In the UK the move to integrated landscape-scale conservation has been led by the
third sector. The Royal Society for the Protection of Birds ‘Futurescapes’ and the Wildlife
Trusts ‘Living Landscapes’ are examples of a ‘reterritorialisation’ of conservation by non-
governmental voluntary organisations. Recently these approaches have been supplemented
by the government’s Nature Improvement Area programme.
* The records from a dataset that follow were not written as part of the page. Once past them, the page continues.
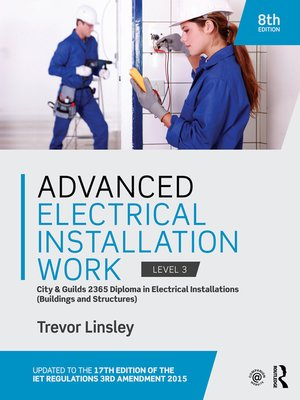 cover image of Advanced Electrical Installation Work 2365 Edition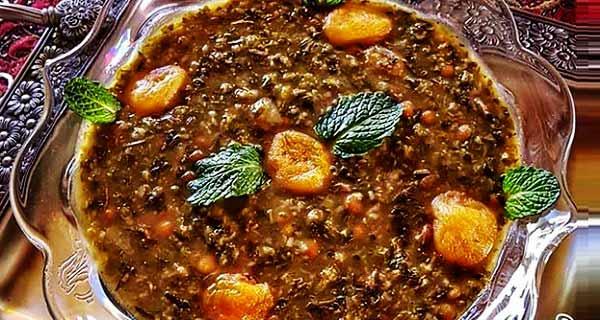 آش آلو، طرز تهیه و مواد لازم پخت آش آلو بخاطر و آلو اسفناج خوشمزه و مجلسی برای سرماخوردگی به صورت ترش، خواص آش آلو و آلوچه بدون گوشت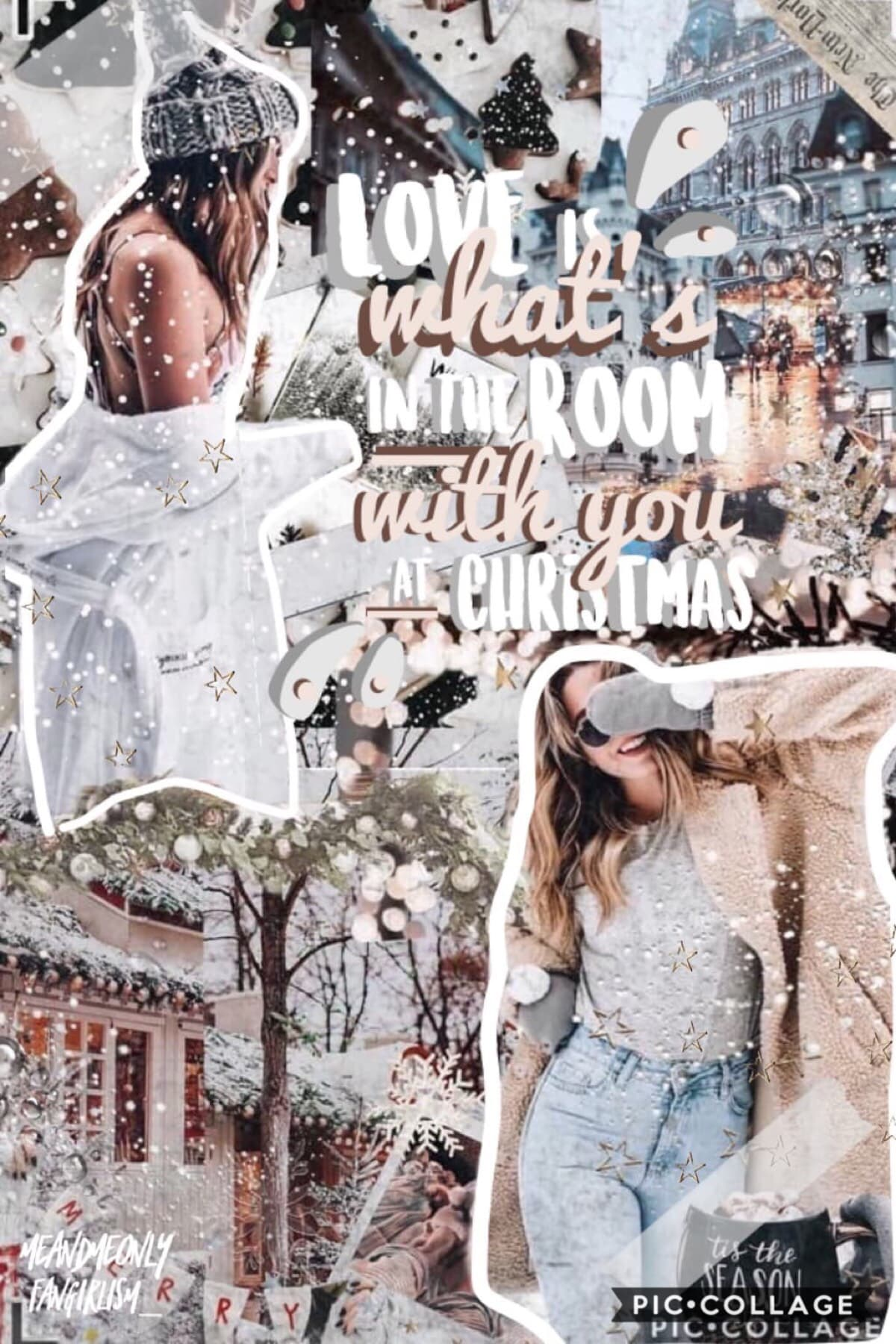collab with the amazing and talented @Fangirlism_ she did the absolutely stunning text!! loveeee💞💞 also peeps please enter my contest or I'll have to self advertise lol and I know heaps of people hate self advertising so apologies in advance☺️😖💘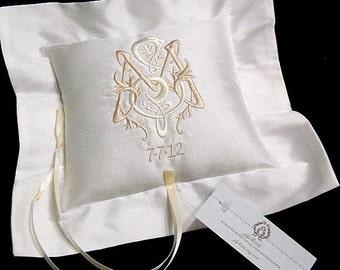 Personalized Ring bearer pillow Monogrammed silk ring bearer pillow jfyBride Style 4211
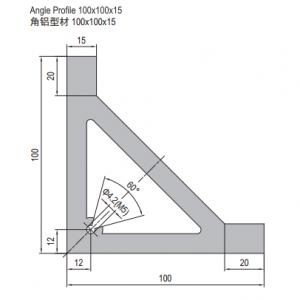 ANGLE PROFILE 100X100X15 (1.31.100100.15)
In parallel, the Heritage Lottery
Fund’s Landscape Partnership programme contributes significantly to landscape-scale
working across the public/private interface, linking heritage and people inside and outside
protected areas.
A strength of the Landscape Partnership approach is that it is ‘bottom up’ and in
some ways opportunistic. The key criterion for funding and success is not the ‘quality’ of
the landscape but, rather, the degree of engagement, commitment and initiative of local
residents and businesses, NGOs and statutory bodies, working in partnership to deliver
conservation of the natural and cultural heritage, emphasising public access, education,
training and community involvement.
These schemes have their contradictions not least that they fit a neo-liberal agenda
in which non-market activities (many previously seen as the responsibility of the state) are
relegated to the ‘third sector’, dependant ultimately on voluntary input. However within the
existing economic and political structures of the European Union they represent individually
imaginative and in aggregate vital adjuncts to areas protected by formal (statutory)
designation.
Keywords:
Protected areas, Landscape partnerships, NGOs, Community participation,
Governance, Neoliberalism

Page 2 of 24
1. Introduction
In Europe, as in other developed regions of the world, statutory protected areas (PA)
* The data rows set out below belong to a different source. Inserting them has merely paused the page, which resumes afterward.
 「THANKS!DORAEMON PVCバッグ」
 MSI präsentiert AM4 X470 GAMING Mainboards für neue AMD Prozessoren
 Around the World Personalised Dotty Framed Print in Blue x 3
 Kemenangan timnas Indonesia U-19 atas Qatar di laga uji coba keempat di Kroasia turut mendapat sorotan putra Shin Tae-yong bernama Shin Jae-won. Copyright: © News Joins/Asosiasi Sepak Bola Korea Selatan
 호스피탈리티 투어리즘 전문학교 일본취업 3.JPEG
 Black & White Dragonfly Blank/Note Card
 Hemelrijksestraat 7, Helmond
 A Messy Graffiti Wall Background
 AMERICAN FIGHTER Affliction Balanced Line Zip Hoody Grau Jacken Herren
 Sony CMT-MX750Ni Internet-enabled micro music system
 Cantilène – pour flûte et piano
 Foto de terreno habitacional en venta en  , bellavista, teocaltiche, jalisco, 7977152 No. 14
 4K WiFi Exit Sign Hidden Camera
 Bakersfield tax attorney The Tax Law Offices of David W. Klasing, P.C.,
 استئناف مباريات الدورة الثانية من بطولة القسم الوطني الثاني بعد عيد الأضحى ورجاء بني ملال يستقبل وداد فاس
are, almost by definition, conservation islands within a wider landscape of intensive farming,
towns, industry and transport links. Their nature, like that of the wider environment within
which they exist is at least part artefact; part of a palimpsest of historical accretions, living as
well as built. Biological diversity in much of that wider environment is in decline (as it is
within many PAs) and semi-natural surrogates for the ‘wild’ are compressed into smaller and
smaller areas by development and agro-industrial impacts. For many city-dwellers,
enjoyment of and engagement with the outdoors are uncommon, a reflection of the alienation
of humans from nature.
At the same time climate change has challenged conventional thinking not just about
the methods of conservation but also its aims. An understanding of ecosystem processes
and metapopulation dynamics has resulted in an awareness that wildlife management needs
to take place on a landscape scale, linking PAs to a wider network of conservation sites.
And concern with the preservation of ‘native’ biotopes and populations is increasingly
embedded within a wider definition of conservation, including: reversing biodiversity declines
in our agricultural landscapes and cities; linking natural and cultural heritage protection;
facilitating physical and intellectual access, developing skills, and above all, engaging local
communities, and securing public understanding and commitment.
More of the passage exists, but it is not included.